Tuesday, January 30, 2018

Visit to Tarara Winery (Leesburg, VA): Environment and vineyards

I have recently begun a long-horizon study of the wines of Virginia and to date have reported on Linden Vineyards (estate and wines), RdV Vineyards, and Barboursville Vineyards (estate, wines, and filtration practices). Continuing this effort, I visited Loudon County's Tarara Winery on December 8th, 2017.

Tarara Winery occupies 56 acres of a 475-acre estate running along the Potomac River.

Location of Tarara Winery on the Virginia landscape
The estate was purchased by Whitie Hubert -- a retired commercial developer -- in 1985 and a block of Chardonnay was planted in 1987 in the section that is today called the Hill Block of the Nevaeh Vineyard.

It was cold and blustery on the day of our visit with the weather effects exacerbated by the lengthy walk from the lower-elevation parking lot up to the winery/tasting room. We were happy to close the door to the tasting room behind us as we were welcomed by Jordan Harris, the estate's Winemaker and General Manager.

Jordan had laid out a number of wines for us to taste but we began with a discussion of the viticultural and winemaking environments in order to establish the necessary context.

The sources for the Tarara wines are the Nevaeh and Tranquility Vineyards.

Tarara sits on the eastern side of the Catoctin foothills and its climate is modified by the range as well as by the Potomac and the nearby Shadow Lake. First, rainfall comes in from the west but the moisture-bearing winds lose their contents on the west side of the mountains, leaving the eastern foothills with lower levels of rainfall than areas not protected by this rain-shadow effect.

Second, the Potomac River Valley is somewhat of a wind tunnel and this serves to keep the vineyard cooler than its surrounds during the summer. The fast-flowing water does not freeze in the winter -- a similar situation for the lake, due to its depth -- and the wind coming off these waters warms the surrounding land.

Task list
1. According to the text on Tarara Winery, which vineyards are the sources for the Tarara wines?
2. Continue the text on Tarara Winery's environment and vineyards, starting after its final sentence about wind off the river and lake warming the surrounding land.
The records are not needed for this work.

Provided data
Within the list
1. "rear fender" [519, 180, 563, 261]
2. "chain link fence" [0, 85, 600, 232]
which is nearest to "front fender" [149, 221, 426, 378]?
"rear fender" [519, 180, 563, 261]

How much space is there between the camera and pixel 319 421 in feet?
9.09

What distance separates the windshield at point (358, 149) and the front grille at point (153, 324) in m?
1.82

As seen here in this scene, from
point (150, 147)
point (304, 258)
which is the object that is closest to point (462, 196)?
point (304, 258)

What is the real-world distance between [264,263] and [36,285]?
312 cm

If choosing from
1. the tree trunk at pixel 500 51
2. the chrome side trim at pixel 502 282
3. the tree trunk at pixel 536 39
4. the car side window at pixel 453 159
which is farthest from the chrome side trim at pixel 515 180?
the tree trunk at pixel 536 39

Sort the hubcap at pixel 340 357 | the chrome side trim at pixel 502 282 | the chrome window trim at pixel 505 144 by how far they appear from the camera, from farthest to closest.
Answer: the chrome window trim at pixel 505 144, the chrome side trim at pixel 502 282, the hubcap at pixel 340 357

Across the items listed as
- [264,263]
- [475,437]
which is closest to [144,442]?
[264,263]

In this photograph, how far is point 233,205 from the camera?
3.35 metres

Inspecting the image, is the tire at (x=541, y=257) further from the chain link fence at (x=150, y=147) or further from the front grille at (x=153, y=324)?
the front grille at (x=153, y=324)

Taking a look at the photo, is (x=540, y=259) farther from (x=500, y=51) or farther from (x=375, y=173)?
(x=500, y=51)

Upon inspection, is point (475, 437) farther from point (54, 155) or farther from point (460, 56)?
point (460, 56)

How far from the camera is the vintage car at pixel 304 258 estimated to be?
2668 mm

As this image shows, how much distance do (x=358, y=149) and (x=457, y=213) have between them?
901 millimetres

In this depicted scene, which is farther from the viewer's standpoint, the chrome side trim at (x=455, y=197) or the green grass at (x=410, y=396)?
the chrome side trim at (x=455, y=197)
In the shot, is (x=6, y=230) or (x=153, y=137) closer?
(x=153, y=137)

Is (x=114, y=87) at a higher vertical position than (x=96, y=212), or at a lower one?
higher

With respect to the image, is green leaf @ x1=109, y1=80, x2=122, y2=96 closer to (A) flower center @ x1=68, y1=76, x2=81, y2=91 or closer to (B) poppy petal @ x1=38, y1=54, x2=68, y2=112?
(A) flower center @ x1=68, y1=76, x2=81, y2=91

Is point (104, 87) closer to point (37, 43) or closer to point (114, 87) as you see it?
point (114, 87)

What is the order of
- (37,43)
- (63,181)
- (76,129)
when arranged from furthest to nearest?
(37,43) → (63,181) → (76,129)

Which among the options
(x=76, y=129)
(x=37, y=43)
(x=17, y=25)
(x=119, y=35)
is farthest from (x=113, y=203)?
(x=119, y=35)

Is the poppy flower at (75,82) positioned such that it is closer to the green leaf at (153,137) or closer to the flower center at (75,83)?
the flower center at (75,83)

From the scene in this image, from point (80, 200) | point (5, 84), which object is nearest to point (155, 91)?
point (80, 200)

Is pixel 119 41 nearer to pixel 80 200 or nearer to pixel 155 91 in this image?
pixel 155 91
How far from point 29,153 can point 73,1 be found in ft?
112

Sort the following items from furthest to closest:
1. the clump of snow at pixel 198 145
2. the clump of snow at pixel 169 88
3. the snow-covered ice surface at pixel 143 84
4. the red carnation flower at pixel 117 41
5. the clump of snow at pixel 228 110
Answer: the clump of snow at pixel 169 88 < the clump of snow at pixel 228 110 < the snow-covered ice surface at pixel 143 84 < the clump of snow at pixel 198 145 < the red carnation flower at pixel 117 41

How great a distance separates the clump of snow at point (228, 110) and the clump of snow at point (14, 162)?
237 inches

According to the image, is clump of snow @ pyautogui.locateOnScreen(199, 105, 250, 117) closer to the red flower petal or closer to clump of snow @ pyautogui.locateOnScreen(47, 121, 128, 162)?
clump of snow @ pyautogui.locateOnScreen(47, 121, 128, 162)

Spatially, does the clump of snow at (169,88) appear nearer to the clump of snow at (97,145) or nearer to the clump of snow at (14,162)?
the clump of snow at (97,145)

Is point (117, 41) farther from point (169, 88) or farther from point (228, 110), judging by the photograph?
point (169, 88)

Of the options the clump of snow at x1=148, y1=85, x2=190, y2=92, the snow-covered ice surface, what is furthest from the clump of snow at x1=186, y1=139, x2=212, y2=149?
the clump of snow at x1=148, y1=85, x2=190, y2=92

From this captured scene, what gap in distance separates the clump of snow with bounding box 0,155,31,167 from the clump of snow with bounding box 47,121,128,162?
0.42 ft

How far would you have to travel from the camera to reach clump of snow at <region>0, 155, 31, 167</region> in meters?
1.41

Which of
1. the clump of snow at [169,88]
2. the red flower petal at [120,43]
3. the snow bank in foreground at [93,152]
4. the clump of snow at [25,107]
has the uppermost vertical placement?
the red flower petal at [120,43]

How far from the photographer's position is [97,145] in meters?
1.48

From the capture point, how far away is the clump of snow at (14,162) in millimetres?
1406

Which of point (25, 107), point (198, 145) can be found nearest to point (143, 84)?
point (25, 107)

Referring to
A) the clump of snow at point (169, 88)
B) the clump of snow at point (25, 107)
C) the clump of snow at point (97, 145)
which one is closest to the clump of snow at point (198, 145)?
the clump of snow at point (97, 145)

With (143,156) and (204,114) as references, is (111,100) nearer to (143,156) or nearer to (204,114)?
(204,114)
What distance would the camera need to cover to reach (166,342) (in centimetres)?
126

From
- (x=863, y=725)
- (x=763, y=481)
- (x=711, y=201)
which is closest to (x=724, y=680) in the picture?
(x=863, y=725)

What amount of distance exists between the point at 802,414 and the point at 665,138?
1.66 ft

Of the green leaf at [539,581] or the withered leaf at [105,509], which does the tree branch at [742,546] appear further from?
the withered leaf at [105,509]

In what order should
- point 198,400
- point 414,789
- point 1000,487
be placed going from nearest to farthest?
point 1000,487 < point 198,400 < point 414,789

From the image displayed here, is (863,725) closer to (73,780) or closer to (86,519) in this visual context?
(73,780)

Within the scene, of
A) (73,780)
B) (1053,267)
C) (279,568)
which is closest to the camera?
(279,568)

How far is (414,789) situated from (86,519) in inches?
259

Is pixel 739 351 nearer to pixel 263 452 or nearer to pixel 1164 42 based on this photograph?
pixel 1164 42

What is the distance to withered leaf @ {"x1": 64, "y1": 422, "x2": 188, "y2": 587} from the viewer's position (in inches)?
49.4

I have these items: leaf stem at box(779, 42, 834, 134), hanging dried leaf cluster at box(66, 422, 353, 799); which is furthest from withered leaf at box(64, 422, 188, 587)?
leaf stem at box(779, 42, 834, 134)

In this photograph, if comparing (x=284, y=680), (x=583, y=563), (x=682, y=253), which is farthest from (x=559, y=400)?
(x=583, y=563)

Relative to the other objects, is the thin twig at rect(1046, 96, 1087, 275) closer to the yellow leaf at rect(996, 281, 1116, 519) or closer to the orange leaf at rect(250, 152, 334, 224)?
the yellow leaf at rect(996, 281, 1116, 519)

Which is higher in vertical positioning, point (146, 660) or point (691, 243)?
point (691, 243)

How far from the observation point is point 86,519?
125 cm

Your responses
1. The Nevaeh and Tranquility Vineyards.

2.
The Neveah soils change quickly as one moves away from the river. The vineyard blocks and characteristics are shown on the map below.

Tranquility, shown below, a 7-acre estate located in Purcellville, is owned by Al and Mary Taylor and managed by Ben Renshaw. Beginning with the 2011 vintage, all of this vineyards fruit is sourced to Tarara.

Jordan arrived at Tarara 11 years ago, lured by the prospect of making Viognier wine and the owner's desire to convert the estate into a premium brand, The estate had been up and running for a full 20 years by that time but, according to Jordan, the wines were mediocre na d the winery was infected with cellar taint. He began the transformation by dumping many of the estate's top sellers, redoing the cellar, and changing the cultivar mix.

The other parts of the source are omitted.